Humans regularly engage in visual search to navigate our cluttered world. We engage in "nonverbal search" for objects throughout the day, for example by picking out clothes in the morning, finding a parking space at work, or gathering ingredients to prepare dinner. Whereas many aspects of nonverbal search are shared with other animal species (Bichot et al., 2005; Goto et al., 2014), humans are unique in having written language, and we are frequently required to engage in "verbal search" through complicated arrays of words. A typical day may involve finding stories to read on a newspaper or website, emails within our inbox, songs within a playlist, or items on a restaurant menu. This type of verbal search differs from stereotyped environment of traditional text reading, in which your eyes scan from left to right along each line of text, from the top to the bottom of a page, as sentences and paragraphs are scanned in sequential order (Rayner, 1998; Rayner, 2009). Instead, words in our modern environment are often arranged in complicated, variable, and widely spaced spatial configurations, as occurs on websites, magazines, maps, menus, calendars, schedules, and advertisements. Far less is known about how we locate word targets in these novel spatial arrangements.

Few studies have examined verbal and nonverbal search under fully-comparable experimental conditions. Paivio and Begg (1974) provide an early example of one such study. Participants were shown a cue followed by an array of 25 items (including a target and 24 distractors). Stimuli appeared as either written words or pictures, and the modality of both cue and array were manipulated in a factorial design. Behavioral results differed between the two within-platform task conditions, in which picture cues were followed by picture arrays versus when word cues were followed by word arrays. Participants were faster and more accurate on the nonverbal (picture) version of the task, compared to the verbal (word) version. This finding is consistent with a more general phenomena known as the "picture superiority effect," which describes how pictures are processed more rapidly than words, and subsequent memory for pictures is stronger as well (Nelson et al., 1976; Stenberg et al., 1995).

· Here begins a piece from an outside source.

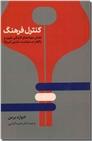خرید کتاب کنترل فرهنگ از: www.ashja.com - کتابسرای اشجع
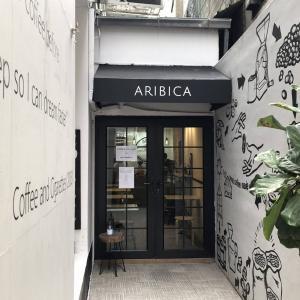 【アーリーのカフェ】道路脇にひっそりと構えているカフェ「Aribica」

Paivio and Begg (1974) hypothesized that more efficient nonverbal search could reflect participants’ engagement in a "parallel sweep" for pictures, versus a serial (item-by-item) search for words. They reasoned that visual features present in line drawing pictures would be discriminable in peripheral vision, allowing multiple objects to be screened simultaneously via covert mechanisms. In contrast, they noted that all words share similar sets of constituent letters, and may thus need to be foveated in order to be differentiated.

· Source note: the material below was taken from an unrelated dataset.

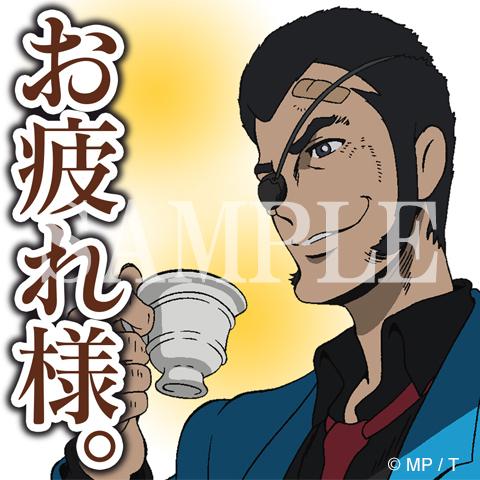 『LUPIN THE III RD』新作ボイススタンプ登場!!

The primary goal of the current study is to leverage eye tracking to more directly evaluate Paivio and Begg’s hypothesis. They inferred that parallel and serial search strategies (for objects and words, respectively) were being employed based on reaction time of pointing responses, but such strategies should also result in distinct patterns of eye movements. The use of serial search should be most obvious, as evidenced by a series of low-amplitude saccades to adjacent items in an array, until the target item is finally foveated. This yields the further prediction that serial search will result in roughly half of the items in the array being fixated before finding the randomly placed target.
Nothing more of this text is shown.